How to Grow Bees

Yes. Growing bees. I had this thought on the way home from meeting my friend Paul, where we had been lamenting the problems of ‘wildflower meadows’ in community spaces, as he is masterminding in the churchyard at Winchelsea. The difficulty is that the public perception of a wildflower meadow is cornflowers, poppies, daisies, waving grasses, skylarks, pretty girl in a broderie anglaise dress etc etc. The reality is very different, partly because a great deal of a meadow ecosystem exists in the soil, with the accumulation biota in the undisturbed substrate, reflecting the rhythm of pre-war, extensive agriculture. The flora will also respond to the underlying geology and water table, altering what can grow. In any case, a meadow will, whatever its heritage, spend a fair amount of time looking unremarkable to our eyes, and this can be a real problem when initiating any sort of change from a ‘clean’ grass or brown-earth state to something a little more eclectic.

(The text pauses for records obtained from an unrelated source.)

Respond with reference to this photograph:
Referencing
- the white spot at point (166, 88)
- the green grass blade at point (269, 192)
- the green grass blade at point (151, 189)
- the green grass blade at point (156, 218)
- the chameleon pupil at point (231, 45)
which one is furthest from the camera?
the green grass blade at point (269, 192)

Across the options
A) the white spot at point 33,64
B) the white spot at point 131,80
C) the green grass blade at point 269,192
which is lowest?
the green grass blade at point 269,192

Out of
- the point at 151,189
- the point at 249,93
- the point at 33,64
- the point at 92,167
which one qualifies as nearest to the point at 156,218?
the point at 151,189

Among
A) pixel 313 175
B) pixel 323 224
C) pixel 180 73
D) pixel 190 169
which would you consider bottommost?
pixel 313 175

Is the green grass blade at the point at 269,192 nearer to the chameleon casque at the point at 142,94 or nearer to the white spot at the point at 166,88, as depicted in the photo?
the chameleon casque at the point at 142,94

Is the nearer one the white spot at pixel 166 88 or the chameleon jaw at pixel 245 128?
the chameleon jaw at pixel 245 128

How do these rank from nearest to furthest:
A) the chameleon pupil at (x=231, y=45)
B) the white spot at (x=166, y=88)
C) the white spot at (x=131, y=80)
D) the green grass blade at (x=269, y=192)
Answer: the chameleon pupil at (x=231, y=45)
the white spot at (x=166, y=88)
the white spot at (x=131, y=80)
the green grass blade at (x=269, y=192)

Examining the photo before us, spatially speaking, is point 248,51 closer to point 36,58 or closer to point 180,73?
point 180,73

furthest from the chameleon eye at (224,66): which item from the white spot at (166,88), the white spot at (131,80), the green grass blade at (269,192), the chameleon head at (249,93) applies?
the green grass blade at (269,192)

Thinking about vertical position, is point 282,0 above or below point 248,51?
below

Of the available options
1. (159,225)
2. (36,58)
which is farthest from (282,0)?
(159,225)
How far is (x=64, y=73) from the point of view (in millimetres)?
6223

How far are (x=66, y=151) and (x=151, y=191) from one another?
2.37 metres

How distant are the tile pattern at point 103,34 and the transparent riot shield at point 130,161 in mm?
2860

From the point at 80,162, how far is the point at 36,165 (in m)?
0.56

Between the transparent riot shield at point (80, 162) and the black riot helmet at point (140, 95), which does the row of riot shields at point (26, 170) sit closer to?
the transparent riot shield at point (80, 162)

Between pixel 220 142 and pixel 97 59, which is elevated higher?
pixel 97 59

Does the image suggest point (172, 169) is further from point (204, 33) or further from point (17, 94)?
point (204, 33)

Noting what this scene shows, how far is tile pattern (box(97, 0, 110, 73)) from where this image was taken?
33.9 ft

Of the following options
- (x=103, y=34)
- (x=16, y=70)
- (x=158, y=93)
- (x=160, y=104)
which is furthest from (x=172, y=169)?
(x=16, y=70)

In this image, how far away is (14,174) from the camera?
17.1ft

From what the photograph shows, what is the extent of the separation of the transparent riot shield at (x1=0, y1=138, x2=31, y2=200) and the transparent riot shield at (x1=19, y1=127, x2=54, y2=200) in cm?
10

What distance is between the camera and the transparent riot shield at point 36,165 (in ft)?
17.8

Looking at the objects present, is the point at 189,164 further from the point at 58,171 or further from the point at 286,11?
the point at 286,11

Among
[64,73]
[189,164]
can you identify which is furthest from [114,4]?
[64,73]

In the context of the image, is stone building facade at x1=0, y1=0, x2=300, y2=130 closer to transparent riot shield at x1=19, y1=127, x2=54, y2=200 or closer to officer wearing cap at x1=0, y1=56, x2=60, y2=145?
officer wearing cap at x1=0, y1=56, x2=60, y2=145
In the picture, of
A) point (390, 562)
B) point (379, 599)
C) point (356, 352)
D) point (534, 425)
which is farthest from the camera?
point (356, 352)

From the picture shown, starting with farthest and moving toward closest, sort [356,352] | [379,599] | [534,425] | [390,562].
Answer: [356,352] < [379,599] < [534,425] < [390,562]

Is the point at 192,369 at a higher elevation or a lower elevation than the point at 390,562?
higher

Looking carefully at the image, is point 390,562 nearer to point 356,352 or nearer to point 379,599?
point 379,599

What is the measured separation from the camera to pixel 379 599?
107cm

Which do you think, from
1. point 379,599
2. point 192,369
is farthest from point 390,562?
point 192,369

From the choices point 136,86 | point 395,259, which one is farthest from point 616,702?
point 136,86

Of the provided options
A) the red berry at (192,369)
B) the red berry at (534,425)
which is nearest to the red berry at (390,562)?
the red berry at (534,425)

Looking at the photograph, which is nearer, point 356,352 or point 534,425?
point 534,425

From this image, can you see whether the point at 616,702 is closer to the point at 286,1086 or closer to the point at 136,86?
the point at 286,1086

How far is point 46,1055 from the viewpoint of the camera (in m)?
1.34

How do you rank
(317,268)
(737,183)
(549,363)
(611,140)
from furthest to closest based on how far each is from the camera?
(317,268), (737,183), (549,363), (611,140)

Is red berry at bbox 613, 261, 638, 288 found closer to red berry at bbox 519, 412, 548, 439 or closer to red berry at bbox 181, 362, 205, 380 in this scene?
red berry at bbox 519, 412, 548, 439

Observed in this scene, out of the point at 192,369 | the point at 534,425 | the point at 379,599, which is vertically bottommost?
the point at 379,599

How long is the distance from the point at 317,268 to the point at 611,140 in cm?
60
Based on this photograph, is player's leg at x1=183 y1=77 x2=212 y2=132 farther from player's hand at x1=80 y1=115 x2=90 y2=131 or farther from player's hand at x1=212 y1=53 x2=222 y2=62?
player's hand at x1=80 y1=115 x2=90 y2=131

Bees – that is honey bees, bumblebees, solitary bees – and all their pollinator cousins and invertebrate cohabitees need a holistic environment in which to live and work. We tend to focus on flowers as we like them, and bees need nectar and pollen so: win-win. That is only one part of the story though, and the rest of the resources they need are within the wider habitat: fungi; resin; microbes; symbionts; moisture; places where males can aggregate – and those are just the ones we know honey bees need. There are also nest sites and nurseries, and a myriad of complex systems we cannot even hope to imagine. They can all exist where nature is allowed to develop at its own pace using the resources to hand (geology, air, water) and this is why a messy meadow is indeed growing bees, even when it is not in flower. The billions of microorganisms; the interactions with other insects, birds, mammals; the shade and the light; the death and decomposition leading to recycled nutrients. These all form part of a bee’s healthy existence.

As Paul said, if we can move from looking critically at a brambly scrub, and instead focus on the sound of Nightingales that the scrub harbours in the summer, we can shift from visual to auditory appreciation. Rather than looking at dead tussocks of grass, we can see a potential larder of small rodents for the local kestrel population. A patch of nettles becomes a patch of butterflies and ladybirds, as stinging nettles are the larval food plant of many species of moth and butterfly, and the aphids that suck the sap attract ladybirds in number. I have seen honey bees collecting pollen (?) from nettles, and birds eat the seeds – and any aphids the ladybirds miss.

There is a bit of an obsession with needing constant gratification from our outside spaces, perhaps an unwillingness to embrace quiet times and rest, despite our complaints at the pace of modern life. I wonder if the concept of growing a functioning habitat for bees rather than simply growing flowers for bees would allow a more holistic approach?

5 Replies to “How to Grow Bees”

  1. ‘growing a functioning habitat rather than simply growing flowers…’ That’s (for me) a novel and helpful way of thinking about land that’s not particularly attractive and colourful. Thanks for this. I’ll keep this with me – and perhaps write something on it for our BKA newsletter (acknowledging the source of course!)

  2. “…needing constant gratification from our outside spaces…” quite a quote. Your photos, at the end, are effective at driving home the point. What looks, at first glance, to be ‘just’ a brown meadow…. is teeming with life. Well done!